Glickman has spent the last four years conducting computerized image analysis of the “Patterson film,” 16mm home movie footage shot by a Yakima man in 1967 - a sort of Zapruder film for Bigfoot buffs.

Dismissed by most as a man in a monkey suit, the film shows a blurry, hairy creature ripping through the woods in Northern California.

Glickman is not yet willing to reveal his findings but hopes to publish them in a respected journal. His research paper is under review by his peers - “as much as you can have peer review in something like this.”

Meldrum attributes the new scientific approach in part to a change in science culture.

“A lot more of today’s scientists grew up with these stories and aren’t so quick to dismiss them,” he said.

Like Glickman, he believes scientists have learned a lot in recent years about how little they really know.

Anthropologists recently found a fossilized ape in China that raises questions about primate evolution. Other scientists recently discovered a new species of antelope in Laos.

“There are still corners of the globe that have not fully been plumbed,” Meldrum said.

For Woodruff, one of those corners is in the Panhandle National Forests, north of Priest River, Idaho.

That’s where he and his son were tracking bears last Tuesday, heads down, scanning for paw prints.

When his son shouted, Woodruff turned back.

Sure enough, Woodruff said, there it was - a 14-inch-by-7-inch depression in the mud on a slope a few feet above a logging road. It was shaped like a giant human foot with only three toes.

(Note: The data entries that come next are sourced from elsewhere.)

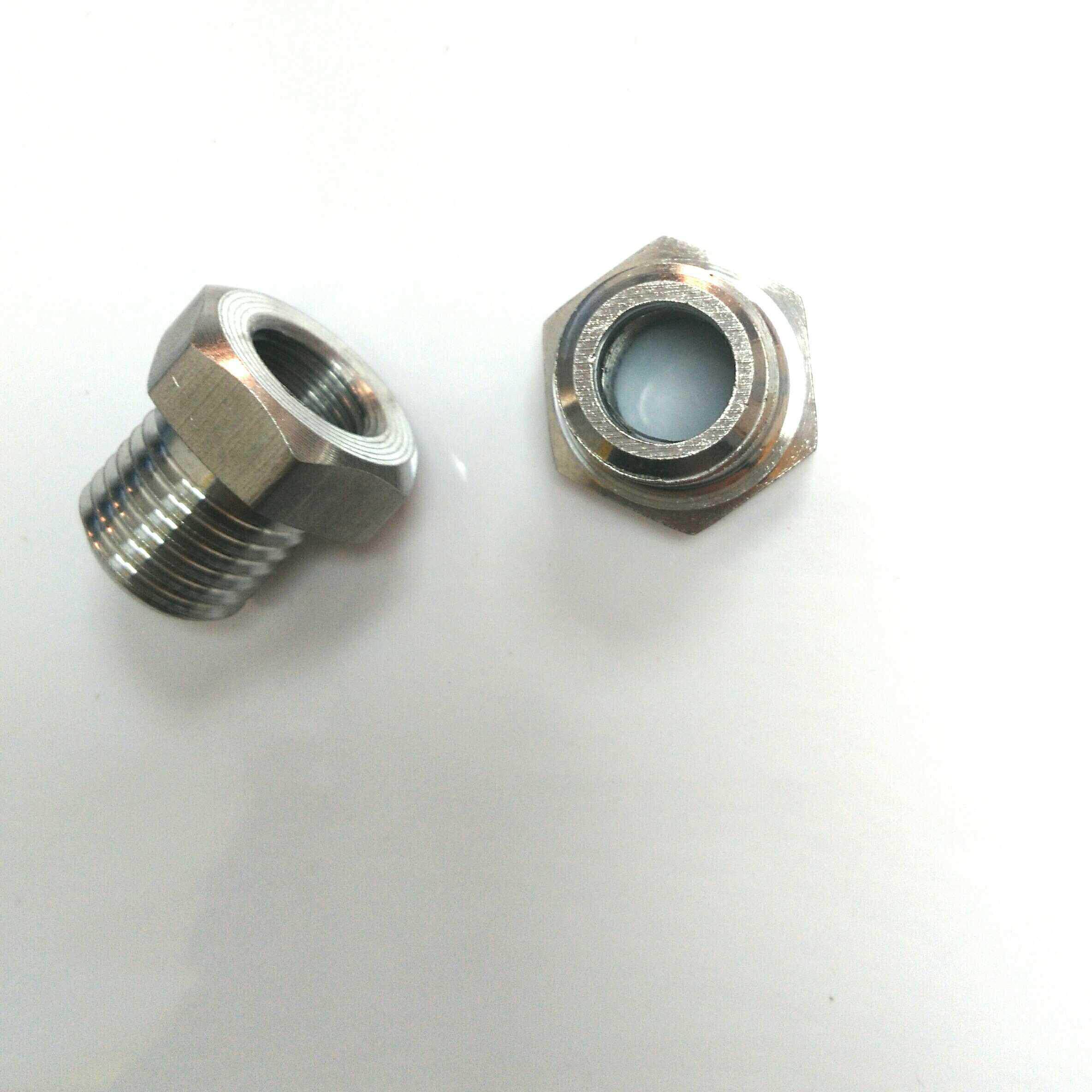 不锈钢转接头 内螺纹m10X1.0 外螺纹2分 不锈钢补芯 m10*1-G1/4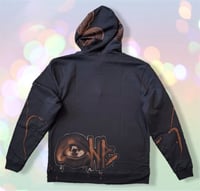 Image 2 of “MARILYN” CUSTOM BLEACH PAINTED PULLOVER HOODIE LARGE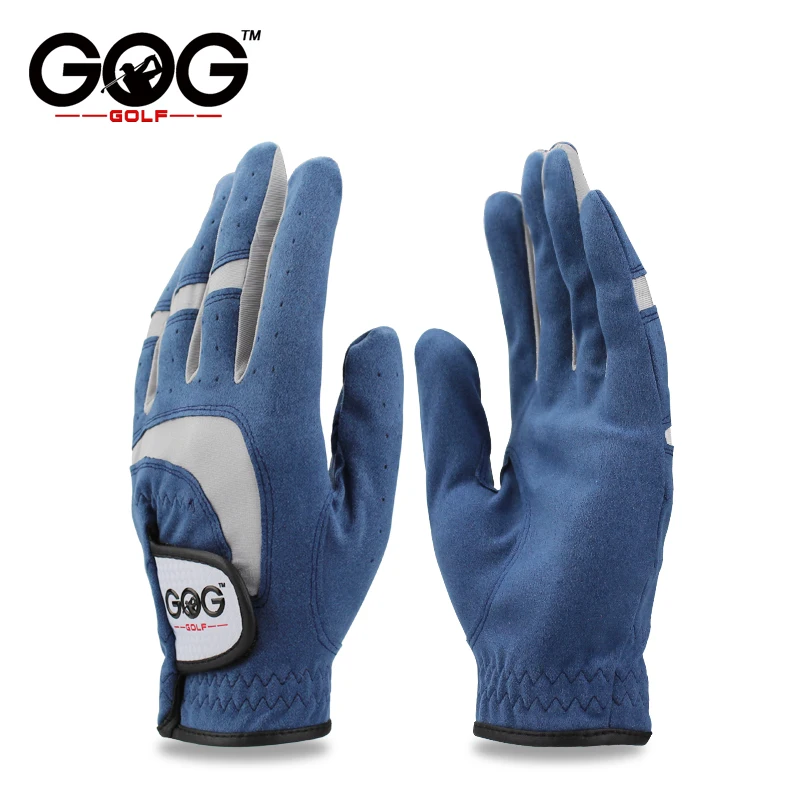 GOG 1pcs golf glove fabric blue glove left right hand for golfer breathable sports ads glove driver glove brand new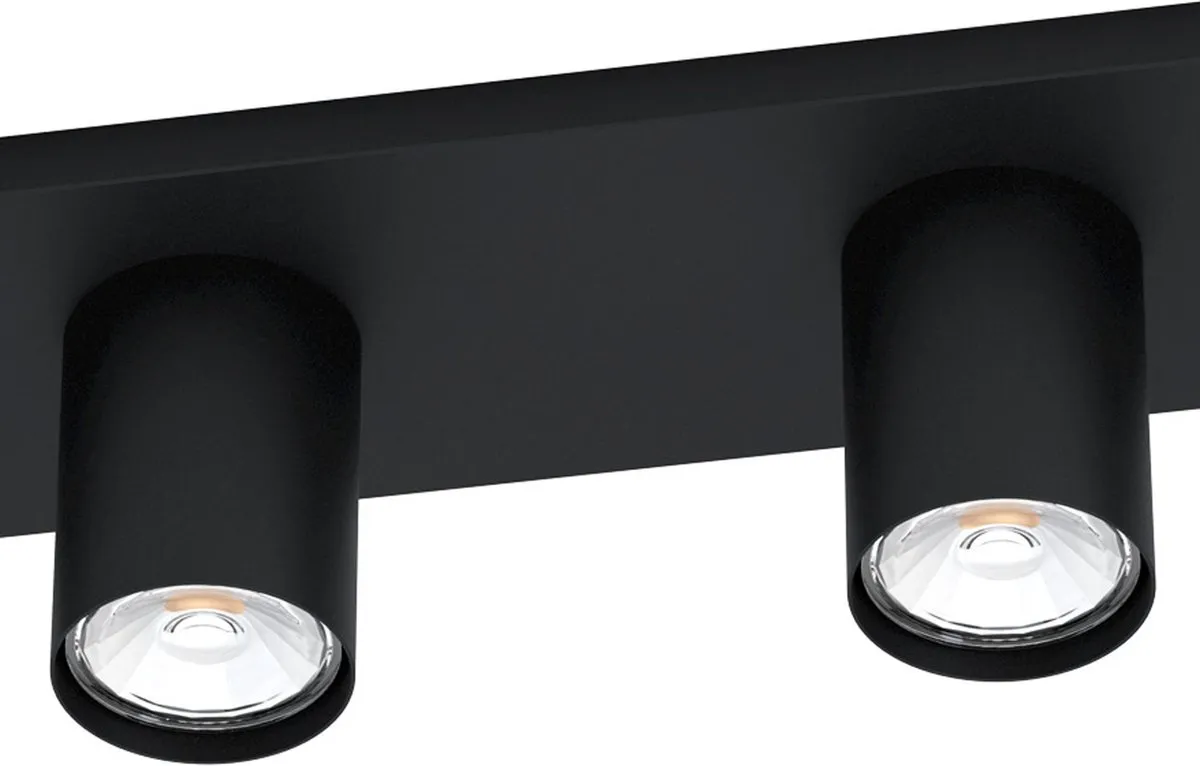 Eglo Valcasotto Plafondlamp GU10 - 4 Lichtpunten - 57cm - Zwart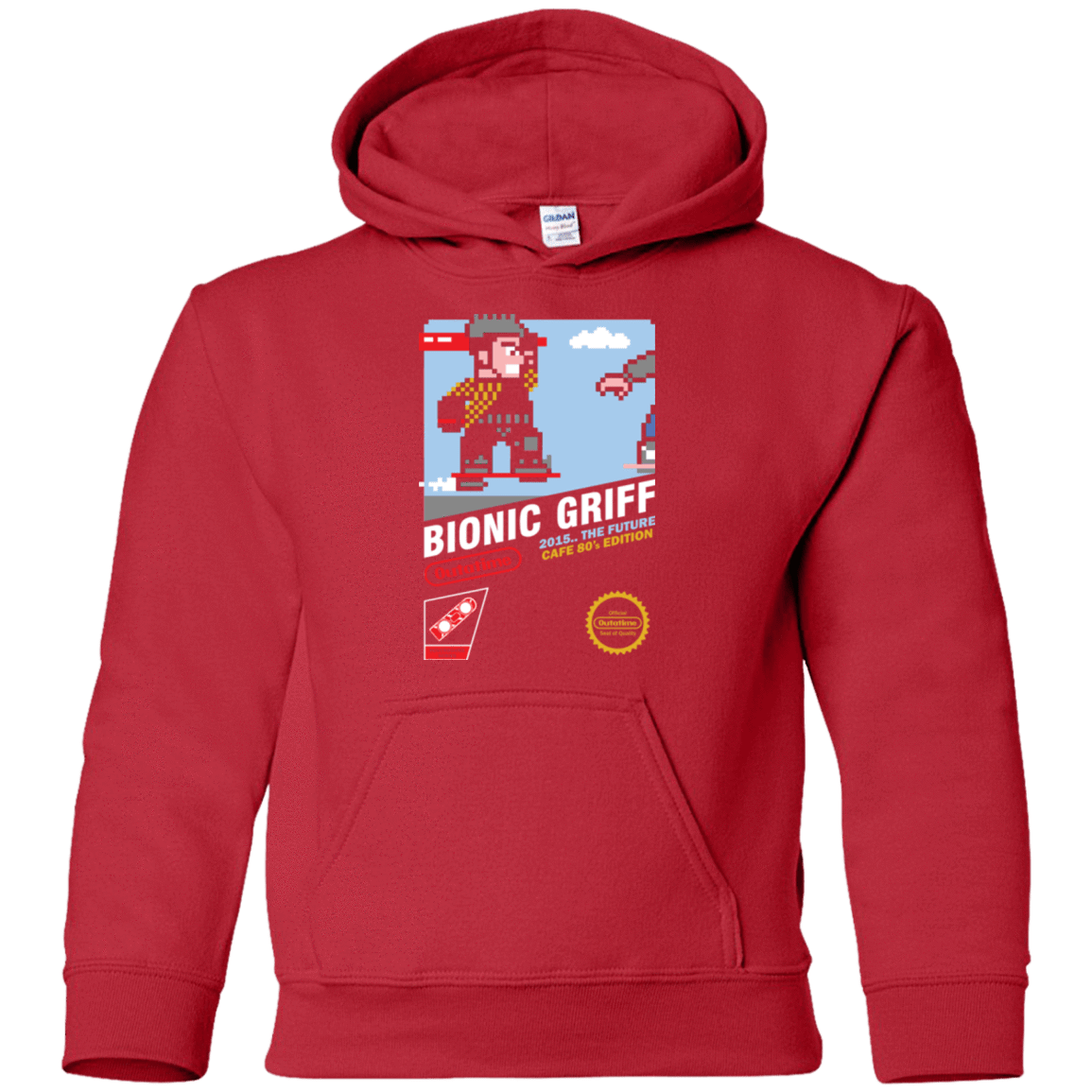 Sweatshirts Red / YS Bionic Griff Youth Hoodie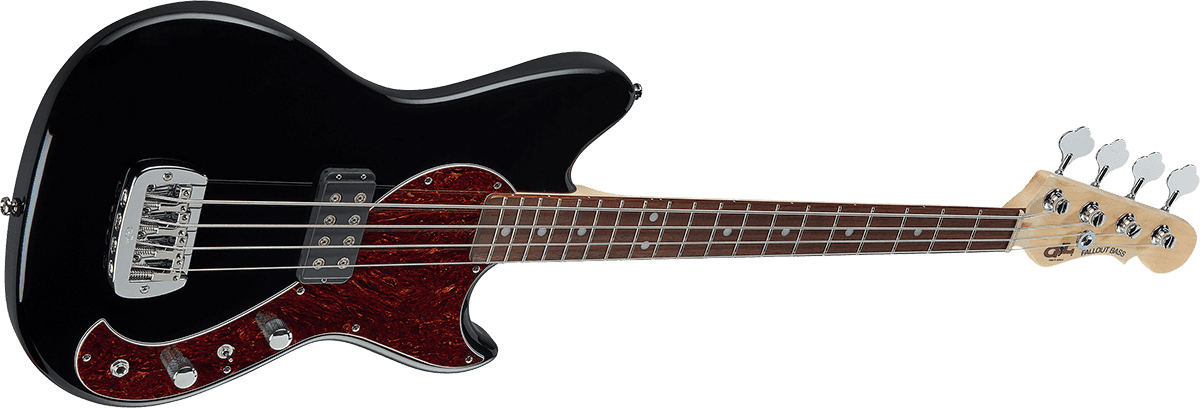 G&l Fallout Shortscale Bass Tribute Jat - Jet Black - Solidbody E-bass - Variation 2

Woodruff had heard all the stories, one from an uncle 30 years ago who had told of footprints in the snow near Mount Rainier. Woodruff was convinced immediately that the footprint was real.

“All I could do was sit there in awe,” said Woodruff. “It was something. It was shocking.”

He returned with a friend, who videotaped him making the plaster mold, which he hopes to share with Krantz or other scientists.

Beyond that, Woodruff said, he’s not sure what he’ll do - unless a millionaire offers to send him on a hunting expedition.

“I ain’t got to satisfy nobody else but me,” he said.